Abram's score has dropped a bit, but one shouldn't read too much into it. The likely explanation is that he was not a screenwriter for his two highest rated movies. On the other end of the same spectrum, notice that Paul Feig, one of the lower ranking members of the "directs only" category, is now second from the top. The movies where he additionally wrote or produced all earned critical acclaim.


As promised, the predicted 82% Tomatometer rating for Star Wars was a shot from the hip, but a fun one to take. We also learned that, in general, greater involvement from a director in terms of writing and producing is no cause for fear. It may even be a good thing.

One reason there aren't more formal statistical metrics (p-values, etc.) included is that, despite my experience with the modeling technique used in this article (and previous articles here and here), there are a few tricky theoretical issues that plague it. It's just a lot easier to analyze the point estimates and predictions. A "bayesian" modeling approach may better handle the uncertainty present and allow prior information to be incorporated. It seems reasonable to believe that Paul Feig as a director will not alternate between nearly best and worst just because he did or did not additionally write and produce. But that's the cost of "letting the data speak" when there isn't much data!

But there is a lot of data. I only chose 20 directors and their movies, yet there are thousands more that could be pulled in and analyzed. This would also lead to a more representative data set.

One final thing I'd like to reflect on is, regardless of the quality of the model, we really don't know how good Star Wars: Episode VII - The Force Awakens is going to be. What happened on the set, the chemistry of actors that haven't worked together in decades, the guidance of a relatively untested director, and the pressure to perform, all make this movie a uniquely singular event. As a statistician, you do the best you can given the data and the constraints. As a fan of the movie franchise, you close your eyes and hope for good luck. May that force be with us all.


Data quality and completeness

My experience with the Rotten Tomatoes search API (as of Dec 2015) was that it wasn't capable of searching based on both title and year, a requirement for automated data collection since movies are often remade. The OMDB does offer search based on title and year and thus became the database used in this analysis. Unfortunately, many movies featured on the OMDB do not include Tomatometer scores, even when they exist on rottentomatoes.com. For example, the OMDB results for The Matrix (http://www.omdbapi.com/?t=The Matrix&y=1999&r=json&tomatoes=true) include Tomatometer scores while those for Star Wars: Episode I, (http://www.omdbapi.com/?t=Star Wars: Episode I - The Phantom Menace&y=1999&r=json&tomatoes=true) do not. I was unable to discover a pattern in movies that would explain this.

I decided to write this article with the data that could be collected automatically. An "N/A" Tomatometer score would appear if the movie didn't have a Tomatometer rating on rottentomatoes.com (often true for older movies) and for the unknown cases described in the previous paragraph. Keeping only those movies with Tomatometer scores, 350 movies became 211, and of those, 207 were rated "PG," "PG-13," or "R." These 207 movies comprise the data set used for this analysis, distributed over directors as described in the following table.

What the exercise asks: Carry the movie ratings analysis forward from its last sentence. The data that comes next has nothing to do with the movie ratings analysis above.

Dataset records:
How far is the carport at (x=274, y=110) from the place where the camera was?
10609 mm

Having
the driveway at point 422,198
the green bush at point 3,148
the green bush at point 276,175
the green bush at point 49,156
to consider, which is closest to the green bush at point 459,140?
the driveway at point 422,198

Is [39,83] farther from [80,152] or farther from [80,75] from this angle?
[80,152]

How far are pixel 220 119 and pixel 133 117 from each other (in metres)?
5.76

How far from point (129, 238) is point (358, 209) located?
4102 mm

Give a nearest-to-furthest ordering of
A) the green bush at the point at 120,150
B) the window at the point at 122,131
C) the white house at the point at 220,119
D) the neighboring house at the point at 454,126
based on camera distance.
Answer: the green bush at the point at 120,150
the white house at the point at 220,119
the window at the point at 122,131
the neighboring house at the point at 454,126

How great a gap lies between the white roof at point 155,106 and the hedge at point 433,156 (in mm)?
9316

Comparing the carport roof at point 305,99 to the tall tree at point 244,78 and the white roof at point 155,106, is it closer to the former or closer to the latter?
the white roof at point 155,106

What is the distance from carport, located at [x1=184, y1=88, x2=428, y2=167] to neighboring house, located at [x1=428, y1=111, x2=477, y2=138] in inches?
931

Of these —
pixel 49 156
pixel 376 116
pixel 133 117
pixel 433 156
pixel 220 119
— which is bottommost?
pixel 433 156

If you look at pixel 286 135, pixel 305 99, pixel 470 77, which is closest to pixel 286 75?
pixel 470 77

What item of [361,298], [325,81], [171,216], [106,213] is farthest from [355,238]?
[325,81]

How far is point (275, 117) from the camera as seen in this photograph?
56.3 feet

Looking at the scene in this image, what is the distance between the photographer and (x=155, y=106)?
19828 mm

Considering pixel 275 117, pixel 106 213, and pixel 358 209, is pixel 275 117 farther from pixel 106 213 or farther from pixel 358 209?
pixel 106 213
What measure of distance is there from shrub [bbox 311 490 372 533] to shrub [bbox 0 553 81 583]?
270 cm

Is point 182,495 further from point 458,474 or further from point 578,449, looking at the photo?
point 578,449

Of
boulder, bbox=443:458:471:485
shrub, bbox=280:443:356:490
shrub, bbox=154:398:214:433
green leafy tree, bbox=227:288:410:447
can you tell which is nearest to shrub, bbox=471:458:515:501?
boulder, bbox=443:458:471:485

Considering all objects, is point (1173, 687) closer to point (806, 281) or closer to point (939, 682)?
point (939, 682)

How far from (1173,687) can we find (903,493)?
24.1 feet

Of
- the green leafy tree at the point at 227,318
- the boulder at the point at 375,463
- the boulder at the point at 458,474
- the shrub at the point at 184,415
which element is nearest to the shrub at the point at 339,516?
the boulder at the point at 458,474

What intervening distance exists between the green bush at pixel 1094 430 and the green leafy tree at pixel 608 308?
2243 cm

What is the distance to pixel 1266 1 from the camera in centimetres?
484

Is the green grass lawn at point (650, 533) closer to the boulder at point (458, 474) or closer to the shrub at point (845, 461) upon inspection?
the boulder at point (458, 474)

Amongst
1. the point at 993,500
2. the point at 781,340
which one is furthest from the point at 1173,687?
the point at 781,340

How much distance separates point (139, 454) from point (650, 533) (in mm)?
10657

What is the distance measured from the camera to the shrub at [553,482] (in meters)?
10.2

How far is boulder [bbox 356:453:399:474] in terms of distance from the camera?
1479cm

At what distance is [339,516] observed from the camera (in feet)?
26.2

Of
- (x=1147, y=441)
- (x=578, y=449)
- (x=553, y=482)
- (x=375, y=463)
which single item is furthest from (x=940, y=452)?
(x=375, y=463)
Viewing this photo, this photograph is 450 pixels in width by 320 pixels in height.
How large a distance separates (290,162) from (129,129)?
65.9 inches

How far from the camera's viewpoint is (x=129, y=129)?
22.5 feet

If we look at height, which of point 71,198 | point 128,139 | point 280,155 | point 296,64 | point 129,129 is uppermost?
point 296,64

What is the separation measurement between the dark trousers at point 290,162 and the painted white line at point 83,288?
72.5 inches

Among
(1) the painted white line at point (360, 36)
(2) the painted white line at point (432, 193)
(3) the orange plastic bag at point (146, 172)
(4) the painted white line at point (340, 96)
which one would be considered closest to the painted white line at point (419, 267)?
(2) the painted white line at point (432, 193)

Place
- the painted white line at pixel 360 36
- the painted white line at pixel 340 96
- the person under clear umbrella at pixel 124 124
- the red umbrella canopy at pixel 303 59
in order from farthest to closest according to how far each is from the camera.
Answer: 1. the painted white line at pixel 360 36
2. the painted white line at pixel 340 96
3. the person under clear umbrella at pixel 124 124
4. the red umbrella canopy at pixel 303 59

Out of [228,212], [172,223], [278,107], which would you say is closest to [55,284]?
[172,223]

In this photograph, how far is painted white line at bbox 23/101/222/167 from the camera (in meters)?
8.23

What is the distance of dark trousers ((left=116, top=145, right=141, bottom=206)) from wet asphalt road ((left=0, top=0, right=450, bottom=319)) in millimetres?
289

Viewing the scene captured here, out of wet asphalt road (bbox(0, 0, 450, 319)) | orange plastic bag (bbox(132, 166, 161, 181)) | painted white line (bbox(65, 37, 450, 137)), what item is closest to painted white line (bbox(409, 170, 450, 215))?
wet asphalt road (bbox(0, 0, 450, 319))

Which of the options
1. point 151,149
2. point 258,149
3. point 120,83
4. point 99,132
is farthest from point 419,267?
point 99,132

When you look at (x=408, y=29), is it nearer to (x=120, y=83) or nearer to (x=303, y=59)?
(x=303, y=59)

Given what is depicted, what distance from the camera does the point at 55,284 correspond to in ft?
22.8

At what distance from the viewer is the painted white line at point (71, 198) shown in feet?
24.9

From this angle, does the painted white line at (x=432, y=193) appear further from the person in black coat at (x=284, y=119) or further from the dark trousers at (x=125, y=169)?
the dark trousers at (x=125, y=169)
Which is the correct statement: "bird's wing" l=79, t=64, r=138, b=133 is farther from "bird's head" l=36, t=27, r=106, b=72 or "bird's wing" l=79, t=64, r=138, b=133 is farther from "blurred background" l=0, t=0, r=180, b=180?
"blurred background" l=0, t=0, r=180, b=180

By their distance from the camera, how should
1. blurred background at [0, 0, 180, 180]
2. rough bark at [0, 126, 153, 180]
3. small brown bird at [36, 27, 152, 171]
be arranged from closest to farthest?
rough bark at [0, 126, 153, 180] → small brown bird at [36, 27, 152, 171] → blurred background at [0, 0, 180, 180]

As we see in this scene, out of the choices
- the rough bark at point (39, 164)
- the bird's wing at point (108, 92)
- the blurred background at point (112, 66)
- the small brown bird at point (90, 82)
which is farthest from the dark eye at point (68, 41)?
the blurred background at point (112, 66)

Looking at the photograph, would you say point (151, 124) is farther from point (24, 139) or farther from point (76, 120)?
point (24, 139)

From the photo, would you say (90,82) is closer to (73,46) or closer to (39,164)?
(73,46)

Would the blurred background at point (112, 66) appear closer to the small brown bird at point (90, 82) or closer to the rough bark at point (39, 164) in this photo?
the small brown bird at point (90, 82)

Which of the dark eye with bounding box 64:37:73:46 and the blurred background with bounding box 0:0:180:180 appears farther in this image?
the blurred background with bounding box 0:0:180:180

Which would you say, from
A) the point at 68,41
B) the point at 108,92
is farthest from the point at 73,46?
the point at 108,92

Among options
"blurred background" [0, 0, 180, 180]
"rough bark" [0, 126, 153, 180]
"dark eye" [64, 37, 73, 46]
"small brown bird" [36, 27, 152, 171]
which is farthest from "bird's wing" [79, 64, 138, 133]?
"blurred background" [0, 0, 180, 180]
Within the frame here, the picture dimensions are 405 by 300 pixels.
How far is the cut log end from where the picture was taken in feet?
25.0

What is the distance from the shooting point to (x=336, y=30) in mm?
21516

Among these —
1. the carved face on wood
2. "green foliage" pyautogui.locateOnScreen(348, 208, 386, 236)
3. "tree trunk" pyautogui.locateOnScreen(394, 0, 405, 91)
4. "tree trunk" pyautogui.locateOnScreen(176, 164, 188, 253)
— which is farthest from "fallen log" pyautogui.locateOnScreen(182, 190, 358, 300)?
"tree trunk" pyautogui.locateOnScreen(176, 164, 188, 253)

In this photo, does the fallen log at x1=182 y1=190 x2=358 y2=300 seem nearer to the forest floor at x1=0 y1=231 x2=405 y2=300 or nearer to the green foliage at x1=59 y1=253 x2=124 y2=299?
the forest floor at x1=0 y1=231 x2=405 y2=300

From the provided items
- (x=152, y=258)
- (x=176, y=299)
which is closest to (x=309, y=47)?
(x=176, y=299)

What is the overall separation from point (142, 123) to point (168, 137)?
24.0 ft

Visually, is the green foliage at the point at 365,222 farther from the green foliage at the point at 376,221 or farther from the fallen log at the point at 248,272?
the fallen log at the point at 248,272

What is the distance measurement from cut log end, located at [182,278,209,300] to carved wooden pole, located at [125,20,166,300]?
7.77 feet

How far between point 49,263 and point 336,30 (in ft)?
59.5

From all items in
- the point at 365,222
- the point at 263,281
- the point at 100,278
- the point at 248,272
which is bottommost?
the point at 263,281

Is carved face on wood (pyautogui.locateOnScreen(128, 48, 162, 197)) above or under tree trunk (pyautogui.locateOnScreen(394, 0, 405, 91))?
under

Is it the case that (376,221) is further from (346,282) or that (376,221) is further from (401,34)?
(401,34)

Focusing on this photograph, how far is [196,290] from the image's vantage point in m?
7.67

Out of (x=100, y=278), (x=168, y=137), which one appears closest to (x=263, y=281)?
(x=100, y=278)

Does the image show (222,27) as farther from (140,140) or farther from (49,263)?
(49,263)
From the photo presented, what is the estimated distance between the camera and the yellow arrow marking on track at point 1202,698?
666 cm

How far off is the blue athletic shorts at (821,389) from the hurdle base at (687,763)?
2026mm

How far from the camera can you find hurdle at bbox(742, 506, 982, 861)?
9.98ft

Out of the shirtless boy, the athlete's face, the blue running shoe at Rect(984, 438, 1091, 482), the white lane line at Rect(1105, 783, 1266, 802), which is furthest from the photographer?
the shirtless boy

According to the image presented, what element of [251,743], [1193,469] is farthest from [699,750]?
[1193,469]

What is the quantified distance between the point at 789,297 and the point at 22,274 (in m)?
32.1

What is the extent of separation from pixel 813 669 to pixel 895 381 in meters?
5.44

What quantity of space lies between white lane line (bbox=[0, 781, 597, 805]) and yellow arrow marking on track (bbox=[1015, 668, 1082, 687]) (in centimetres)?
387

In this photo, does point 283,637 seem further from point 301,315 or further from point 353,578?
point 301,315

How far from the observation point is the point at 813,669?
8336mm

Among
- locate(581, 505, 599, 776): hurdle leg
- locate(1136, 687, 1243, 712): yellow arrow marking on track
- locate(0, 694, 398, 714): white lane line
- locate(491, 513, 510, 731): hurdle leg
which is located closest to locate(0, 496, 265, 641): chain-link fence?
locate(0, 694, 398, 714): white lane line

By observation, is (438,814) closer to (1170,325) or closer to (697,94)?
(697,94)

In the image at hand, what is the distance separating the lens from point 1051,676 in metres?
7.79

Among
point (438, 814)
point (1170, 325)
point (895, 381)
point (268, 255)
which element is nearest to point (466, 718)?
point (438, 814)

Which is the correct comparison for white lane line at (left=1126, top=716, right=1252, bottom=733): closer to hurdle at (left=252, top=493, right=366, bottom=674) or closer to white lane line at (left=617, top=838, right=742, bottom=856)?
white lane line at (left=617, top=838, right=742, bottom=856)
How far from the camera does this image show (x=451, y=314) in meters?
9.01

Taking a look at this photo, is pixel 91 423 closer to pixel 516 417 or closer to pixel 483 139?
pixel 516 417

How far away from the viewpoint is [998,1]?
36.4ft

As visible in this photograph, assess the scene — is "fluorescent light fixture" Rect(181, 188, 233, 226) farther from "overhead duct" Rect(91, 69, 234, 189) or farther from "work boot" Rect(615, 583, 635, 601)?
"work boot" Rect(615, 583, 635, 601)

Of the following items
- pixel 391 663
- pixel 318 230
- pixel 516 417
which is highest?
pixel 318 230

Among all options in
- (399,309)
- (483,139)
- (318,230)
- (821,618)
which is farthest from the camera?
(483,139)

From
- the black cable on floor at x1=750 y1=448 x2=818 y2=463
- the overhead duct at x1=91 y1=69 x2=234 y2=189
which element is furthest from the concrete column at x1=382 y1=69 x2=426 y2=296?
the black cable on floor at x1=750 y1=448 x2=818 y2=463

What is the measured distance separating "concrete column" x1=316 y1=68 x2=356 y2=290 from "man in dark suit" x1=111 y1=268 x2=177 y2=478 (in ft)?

Exercise result:
director just directs directs, writes directs, produces directs, writes, produces total
George Lucas 0 1 0 2 3
Tom McCarthy 0 2 0 1 3
JJ Abrams 0 1 2 1 4
Paul Feig 1 0 2 1 4
Francis Lawrence 5 0 0 0 5
Bill Condon 4 3 0 0 7
Bryan Singer 0 1 5 1 7
Sam Mendes 4 0 3 0 7
George Miller 3 2 1 2 8
James Cameron 0 4 0 5 9
Michael Bay 3 0 6 0 9
Quentin Tarantino 2 5 0 2 9
Sam Raimi 5 2 1 1 9
Shawn Levy 3 0 5 1 9
Robert Zemeckis 3 4 5 2 14
Chris Columbus 3 3 7 2 15
Ivan Reitman 2 0 13 0 15
Oliver Stone 2 7 1 7 17
Ridley Scott 6 0 16 1 23
Steven Spielberg 11 1 17 1 30

Details of the 82% point estimate

The way the model makes sense of Abram's writing and producing is the 4.33 overall director score plus -1.16 for writing alone, +0.20 for producing alone, and +0.34 for the combination of writing and producing. Taking these numbers as literal truth would be a mistake, as even sharing information among directors, there are just too few JJ Abrams movies to untangle these effects. In any case, those four numbers sum to 3.71, the value in the second table (up to rounding error). To actually get the probability of a positive critical rating (i.e., the expected Tomatometer rating), you'd need to add -1.91 for the calendar year (of 2015) and -0.25 for having a PG-13 rating. Thus, the combined total score for Star Wars is 1.55, which you send through the "S" shaped sigmoid function to get the probability estimate of 1 / (1 + exp(-1.55)), or right around .82.

Pulling the data with R

The automated data collection R script is available on Github. Director information, available in tabular form on Rotten Tomatoes, was translated to R data frames using rvest

Building the model in R

This section will provides a walk-through of the code on Github.

First, load the two libraries we're going to use for our analysis, lme4 for the random effects modeling and splines (a base R package) that we'll use for flexible time trend modeling. The first package, lme4, is the only one you need to install (install.packages("lme4")).
Next, you'll have to pull the data in using your method of choice. It can be downloaded to a csv file from this Google Spreadsheet and read in as an R data frame like this:
director.movies <- read.csv("[download_location]/movies.csv")
There are two data preparation operations in the analysis file. First, we'll analyze only those movies rated "PG", "PG-13", and "R." (Perhaps due to my non-random selection of directors, there were only two "G"-rated movies.). This leaves us with 207 movies from our 20 directors.
director.movies <- director.movies[director.movies$rating %in% c("PG", "PG-13", "R"), ]
Also, for numerical stability, we'll work with a scaled version of the calendar year:
director.movies$scaled.year <- scale(director.movies$year)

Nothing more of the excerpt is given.